Two observations \(i\) and \(j\) are considered more similar when the fraction of trees in which patient \(i\) and \(j\) share the same terminal node is close to one (Breiman, 2002).

\[d(x_i, x_j)^2 = 1 - \frac{1}{M}\sum\limits_{t=1}^T 1_{[x_i \text{ and } x_j \text{ share the same terminal node in tree } t]},\] where \(M\) is the number of trees that contain both observations and \(T\) is the total number of trees.A drawback of this measure is that the decision is binary, meaning that potentially similar observations might be counted as dissimilar. For example, suppose a final cut-off is consistently made around age 58, and observation 1 has an age of 56 while observation 2 has an age of 60. In this case, the distance between observation 1 and observation 2 would be the same as the distance between observation 1 and an observation with an age of 80. This limitation makes the proximity measure less sensitive to small differences between observations, potentially affecting the overall analysis of similarity.
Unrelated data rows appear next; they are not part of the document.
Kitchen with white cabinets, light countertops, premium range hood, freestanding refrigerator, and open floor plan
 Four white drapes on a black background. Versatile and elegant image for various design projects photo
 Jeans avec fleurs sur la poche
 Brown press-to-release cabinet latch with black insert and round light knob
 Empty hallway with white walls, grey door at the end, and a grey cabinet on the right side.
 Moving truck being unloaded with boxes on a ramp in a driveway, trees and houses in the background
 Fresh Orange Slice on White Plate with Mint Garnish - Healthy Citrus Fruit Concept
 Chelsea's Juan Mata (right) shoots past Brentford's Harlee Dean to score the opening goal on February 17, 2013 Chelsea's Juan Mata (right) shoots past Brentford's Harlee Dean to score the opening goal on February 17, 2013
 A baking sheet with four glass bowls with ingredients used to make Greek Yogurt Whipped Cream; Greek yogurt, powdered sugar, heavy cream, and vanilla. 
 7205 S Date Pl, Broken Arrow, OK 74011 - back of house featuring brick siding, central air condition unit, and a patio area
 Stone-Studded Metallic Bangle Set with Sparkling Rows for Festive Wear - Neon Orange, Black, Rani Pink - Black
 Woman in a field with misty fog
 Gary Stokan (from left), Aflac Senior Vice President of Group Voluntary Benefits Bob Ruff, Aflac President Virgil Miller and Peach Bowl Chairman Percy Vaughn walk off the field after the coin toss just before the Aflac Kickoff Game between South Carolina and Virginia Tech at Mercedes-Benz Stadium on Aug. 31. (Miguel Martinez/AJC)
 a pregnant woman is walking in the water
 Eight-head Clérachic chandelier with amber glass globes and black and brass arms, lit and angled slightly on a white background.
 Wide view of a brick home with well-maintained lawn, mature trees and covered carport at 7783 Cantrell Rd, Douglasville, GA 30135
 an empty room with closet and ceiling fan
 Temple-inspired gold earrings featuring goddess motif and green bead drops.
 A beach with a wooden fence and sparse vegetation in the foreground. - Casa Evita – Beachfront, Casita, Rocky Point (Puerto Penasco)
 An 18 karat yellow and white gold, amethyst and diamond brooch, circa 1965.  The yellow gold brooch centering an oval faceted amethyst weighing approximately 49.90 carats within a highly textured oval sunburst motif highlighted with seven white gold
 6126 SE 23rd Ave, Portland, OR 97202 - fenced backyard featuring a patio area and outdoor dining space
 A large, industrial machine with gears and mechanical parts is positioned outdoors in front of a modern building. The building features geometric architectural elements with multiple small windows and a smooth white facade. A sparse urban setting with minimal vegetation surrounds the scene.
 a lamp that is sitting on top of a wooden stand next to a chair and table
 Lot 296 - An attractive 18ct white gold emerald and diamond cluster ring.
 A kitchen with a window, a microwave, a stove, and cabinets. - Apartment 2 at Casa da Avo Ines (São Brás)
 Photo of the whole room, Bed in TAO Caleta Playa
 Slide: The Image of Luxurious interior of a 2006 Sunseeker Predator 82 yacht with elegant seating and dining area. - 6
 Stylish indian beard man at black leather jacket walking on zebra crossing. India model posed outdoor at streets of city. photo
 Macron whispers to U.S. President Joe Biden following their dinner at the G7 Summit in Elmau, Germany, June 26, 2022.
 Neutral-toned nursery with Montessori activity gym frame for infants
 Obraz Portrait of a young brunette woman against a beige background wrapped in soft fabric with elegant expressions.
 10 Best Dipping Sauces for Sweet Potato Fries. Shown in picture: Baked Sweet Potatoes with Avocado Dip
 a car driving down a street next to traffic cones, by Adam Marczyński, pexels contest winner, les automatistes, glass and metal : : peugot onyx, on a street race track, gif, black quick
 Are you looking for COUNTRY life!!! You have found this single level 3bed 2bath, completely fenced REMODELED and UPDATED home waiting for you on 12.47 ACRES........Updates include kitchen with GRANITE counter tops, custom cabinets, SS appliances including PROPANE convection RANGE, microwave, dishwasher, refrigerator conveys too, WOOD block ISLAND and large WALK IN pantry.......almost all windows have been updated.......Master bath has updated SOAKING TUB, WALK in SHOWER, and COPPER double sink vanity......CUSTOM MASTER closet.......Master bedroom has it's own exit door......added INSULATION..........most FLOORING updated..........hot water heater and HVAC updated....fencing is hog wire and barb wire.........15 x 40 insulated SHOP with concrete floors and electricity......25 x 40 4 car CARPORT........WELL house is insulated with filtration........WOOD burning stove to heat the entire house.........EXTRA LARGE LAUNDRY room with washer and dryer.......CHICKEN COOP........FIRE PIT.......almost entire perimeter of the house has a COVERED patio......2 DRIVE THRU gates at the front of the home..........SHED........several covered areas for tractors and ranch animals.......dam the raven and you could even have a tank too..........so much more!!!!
In contrast to the proximity measure, the depth measure takes into account the number of edges between two observations instead of their final nodes in each tree. This distance measure is averaged over all trees and is defined as:

\[ d(x_i, x_j) = \frac{1}{M}\sum\limits_{t=1}^T g_{ij}, \]

where \(M\) is the number of trees containing both observations, and \(g_{ij}\) is the number of edges between the end nodes of observation \(i\) and \(j\) in tree \(t\). This measure considers the structure of the trees and provides a more nuanced understanding of the similarity between observations.

For more details and a thorough explanation of the depth measure, refer to the publication by Englund and Verikas: “A novel approach to estimate proximity in a random forest: An exploratory study.” The depth measure addresses some of the limitations of the proximity measure by considering the tree structure and the path traversed by the observations, which results in a more accurate and informative distance measure.